An hour later we're no nearer our hotel than when we started. We seem to be driving in circles. The driver says he's looking for the quickest route. Eventually, he finds one.

At the hotel we book rooms for half a day and go upstairs to pull ourselves together. The second the door closes behind me I'm reaching for the sample. In no time I have powder in my nose. I leave the hotel refreshed.

The airport terminal now resembles a department-store bargain basement on a luggage-sale day, teeming with people as anxious to leave as we are. Bags lie all over the floor in long snaking lines. We sit on ours and wait for an inspector to check them through.
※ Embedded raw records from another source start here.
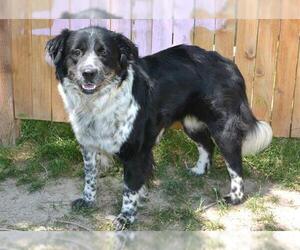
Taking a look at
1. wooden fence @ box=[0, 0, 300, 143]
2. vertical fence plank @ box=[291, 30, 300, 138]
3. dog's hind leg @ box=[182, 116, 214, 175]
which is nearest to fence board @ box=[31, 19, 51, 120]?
wooden fence @ box=[0, 0, 300, 143]

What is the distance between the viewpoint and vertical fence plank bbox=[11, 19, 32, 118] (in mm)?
4648

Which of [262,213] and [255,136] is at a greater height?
[255,136]

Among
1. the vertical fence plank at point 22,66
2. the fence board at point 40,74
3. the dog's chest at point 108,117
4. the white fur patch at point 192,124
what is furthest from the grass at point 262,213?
the vertical fence plank at point 22,66

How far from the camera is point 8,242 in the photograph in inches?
114

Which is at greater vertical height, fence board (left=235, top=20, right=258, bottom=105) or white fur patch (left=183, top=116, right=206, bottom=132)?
fence board (left=235, top=20, right=258, bottom=105)

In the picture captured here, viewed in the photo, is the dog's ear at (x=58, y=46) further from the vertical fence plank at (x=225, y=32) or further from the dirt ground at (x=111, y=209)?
the vertical fence plank at (x=225, y=32)

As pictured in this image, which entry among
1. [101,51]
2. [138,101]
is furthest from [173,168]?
[101,51]

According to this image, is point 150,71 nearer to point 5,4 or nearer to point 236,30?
point 236,30

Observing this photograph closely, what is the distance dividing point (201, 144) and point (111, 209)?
1061 mm

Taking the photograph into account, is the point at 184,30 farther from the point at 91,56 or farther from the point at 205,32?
the point at 91,56

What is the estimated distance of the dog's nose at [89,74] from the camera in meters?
3.11

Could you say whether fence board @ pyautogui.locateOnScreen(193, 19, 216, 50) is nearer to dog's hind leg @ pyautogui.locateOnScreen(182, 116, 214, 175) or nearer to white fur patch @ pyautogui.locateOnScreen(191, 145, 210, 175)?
dog's hind leg @ pyautogui.locateOnScreen(182, 116, 214, 175)

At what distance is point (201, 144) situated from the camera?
14.1 ft

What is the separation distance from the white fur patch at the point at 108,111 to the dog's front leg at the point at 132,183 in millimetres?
171
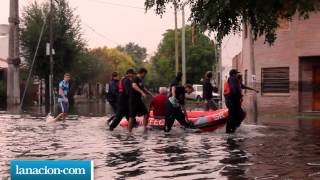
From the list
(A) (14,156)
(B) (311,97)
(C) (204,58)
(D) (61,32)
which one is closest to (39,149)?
(A) (14,156)

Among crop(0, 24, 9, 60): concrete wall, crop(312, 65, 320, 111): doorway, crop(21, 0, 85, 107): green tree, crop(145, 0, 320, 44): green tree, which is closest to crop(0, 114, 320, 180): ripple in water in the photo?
crop(145, 0, 320, 44): green tree

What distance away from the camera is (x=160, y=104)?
17.6 metres

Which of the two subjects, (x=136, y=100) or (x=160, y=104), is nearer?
(x=136, y=100)

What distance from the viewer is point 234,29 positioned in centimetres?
993

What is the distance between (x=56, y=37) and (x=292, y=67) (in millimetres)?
23467

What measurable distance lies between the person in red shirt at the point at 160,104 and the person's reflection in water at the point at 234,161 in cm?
349

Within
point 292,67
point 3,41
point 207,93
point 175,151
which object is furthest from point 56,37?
point 175,151

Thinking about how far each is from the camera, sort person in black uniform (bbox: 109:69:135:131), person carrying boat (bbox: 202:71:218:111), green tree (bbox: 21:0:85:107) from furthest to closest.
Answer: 1. green tree (bbox: 21:0:85:107)
2. person carrying boat (bbox: 202:71:218:111)
3. person in black uniform (bbox: 109:69:135:131)

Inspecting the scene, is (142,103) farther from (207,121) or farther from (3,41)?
Answer: (3,41)

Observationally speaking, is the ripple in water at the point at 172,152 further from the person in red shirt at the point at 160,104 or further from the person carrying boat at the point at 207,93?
the person carrying boat at the point at 207,93

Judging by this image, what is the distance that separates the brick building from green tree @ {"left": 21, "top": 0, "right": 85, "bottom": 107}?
21.0 m

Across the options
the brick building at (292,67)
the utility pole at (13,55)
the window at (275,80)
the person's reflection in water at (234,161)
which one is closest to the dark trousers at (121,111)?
the person's reflection in water at (234,161)

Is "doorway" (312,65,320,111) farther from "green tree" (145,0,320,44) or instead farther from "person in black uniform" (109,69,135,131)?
"green tree" (145,0,320,44)

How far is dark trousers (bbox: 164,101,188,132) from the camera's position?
1670cm
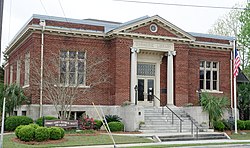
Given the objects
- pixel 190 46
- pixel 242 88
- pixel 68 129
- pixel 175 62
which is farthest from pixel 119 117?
pixel 242 88

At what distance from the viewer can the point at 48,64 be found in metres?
27.1

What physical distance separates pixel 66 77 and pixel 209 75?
42.9 feet

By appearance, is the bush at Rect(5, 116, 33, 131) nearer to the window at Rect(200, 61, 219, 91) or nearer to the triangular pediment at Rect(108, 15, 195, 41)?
the triangular pediment at Rect(108, 15, 195, 41)

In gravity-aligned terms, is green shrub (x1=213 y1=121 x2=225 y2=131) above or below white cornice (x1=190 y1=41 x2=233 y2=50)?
below

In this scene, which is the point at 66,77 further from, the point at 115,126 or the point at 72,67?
the point at 115,126

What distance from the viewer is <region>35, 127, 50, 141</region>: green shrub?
756 inches

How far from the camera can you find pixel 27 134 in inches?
753

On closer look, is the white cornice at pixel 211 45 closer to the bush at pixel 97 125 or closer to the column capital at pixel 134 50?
the column capital at pixel 134 50

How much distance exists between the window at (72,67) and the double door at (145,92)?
4767 mm

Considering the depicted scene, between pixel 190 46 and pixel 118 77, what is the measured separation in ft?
24.7

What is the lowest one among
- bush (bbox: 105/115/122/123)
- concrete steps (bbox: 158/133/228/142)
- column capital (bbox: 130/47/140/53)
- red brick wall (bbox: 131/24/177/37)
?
concrete steps (bbox: 158/133/228/142)

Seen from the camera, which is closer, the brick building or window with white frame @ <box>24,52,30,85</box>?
the brick building

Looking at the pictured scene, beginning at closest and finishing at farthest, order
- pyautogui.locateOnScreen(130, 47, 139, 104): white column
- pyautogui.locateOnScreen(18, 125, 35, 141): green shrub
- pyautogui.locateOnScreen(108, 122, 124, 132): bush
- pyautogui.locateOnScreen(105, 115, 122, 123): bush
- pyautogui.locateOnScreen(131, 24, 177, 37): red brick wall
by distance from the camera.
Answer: pyautogui.locateOnScreen(18, 125, 35, 141): green shrub
pyautogui.locateOnScreen(108, 122, 124, 132): bush
pyautogui.locateOnScreen(105, 115, 122, 123): bush
pyautogui.locateOnScreen(130, 47, 139, 104): white column
pyautogui.locateOnScreen(131, 24, 177, 37): red brick wall

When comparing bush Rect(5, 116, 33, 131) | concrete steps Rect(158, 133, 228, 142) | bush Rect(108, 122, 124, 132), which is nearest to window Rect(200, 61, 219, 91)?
concrete steps Rect(158, 133, 228, 142)
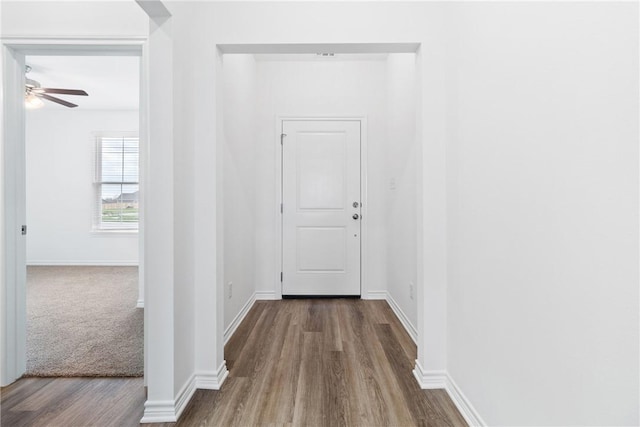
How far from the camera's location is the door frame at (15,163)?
6.59ft

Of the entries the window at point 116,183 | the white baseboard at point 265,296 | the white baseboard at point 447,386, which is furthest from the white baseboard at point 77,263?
the white baseboard at point 447,386

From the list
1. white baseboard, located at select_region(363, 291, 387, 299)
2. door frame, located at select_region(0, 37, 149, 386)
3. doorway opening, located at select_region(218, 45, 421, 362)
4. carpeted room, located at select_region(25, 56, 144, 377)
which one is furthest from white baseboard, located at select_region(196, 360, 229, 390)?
carpeted room, located at select_region(25, 56, 144, 377)

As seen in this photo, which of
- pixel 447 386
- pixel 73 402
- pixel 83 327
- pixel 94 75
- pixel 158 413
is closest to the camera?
pixel 158 413

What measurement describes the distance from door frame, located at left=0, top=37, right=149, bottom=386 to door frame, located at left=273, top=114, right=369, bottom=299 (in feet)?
5.98

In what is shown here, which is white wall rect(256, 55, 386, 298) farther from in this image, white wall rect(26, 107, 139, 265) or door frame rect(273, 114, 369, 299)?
Answer: white wall rect(26, 107, 139, 265)

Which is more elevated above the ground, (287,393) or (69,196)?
(69,196)

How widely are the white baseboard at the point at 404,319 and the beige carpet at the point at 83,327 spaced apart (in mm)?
1977

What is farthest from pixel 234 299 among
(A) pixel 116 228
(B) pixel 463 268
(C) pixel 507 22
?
(A) pixel 116 228

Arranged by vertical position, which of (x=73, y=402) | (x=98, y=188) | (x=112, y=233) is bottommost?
(x=73, y=402)

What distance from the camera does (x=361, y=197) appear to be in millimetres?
3826

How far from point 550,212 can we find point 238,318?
2.62m

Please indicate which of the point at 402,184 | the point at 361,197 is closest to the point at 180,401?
the point at 402,184

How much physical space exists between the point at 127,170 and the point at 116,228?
40.9 inches

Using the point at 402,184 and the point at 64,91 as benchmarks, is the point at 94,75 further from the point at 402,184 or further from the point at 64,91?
the point at 402,184
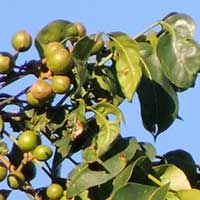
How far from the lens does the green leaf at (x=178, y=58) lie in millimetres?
1835

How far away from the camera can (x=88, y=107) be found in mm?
1782

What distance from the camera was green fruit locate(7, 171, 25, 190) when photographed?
1750 mm

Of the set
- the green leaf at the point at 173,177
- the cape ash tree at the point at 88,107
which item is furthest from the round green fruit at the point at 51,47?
the green leaf at the point at 173,177

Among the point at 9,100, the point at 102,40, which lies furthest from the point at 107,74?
the point at 9,100

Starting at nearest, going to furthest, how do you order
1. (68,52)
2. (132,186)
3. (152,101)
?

The agent at the customs desk checks the passports of two English boys in front of me and gives them a careful once-over. He tells them to remove their sunglasses. Uh-oh. I hadn't intended to get high before plane time, but that bus trip … that air … the perspiring crowds. I take off my shades and hold my breath. If Uncle Willie could get out of Nazi Germany, I reason, I ought to get through a Thai airport. It's in my genes.

The agent questions the English boys about where they've been and what they've been doing. With some reluctance, he lets them pass—providing they never return in his lifetime. I hand over my passport. The agent doesn't even look at the date. He barely looks at me. In a minute, I'm on my way to the gate. Mario and Mary are right behind me.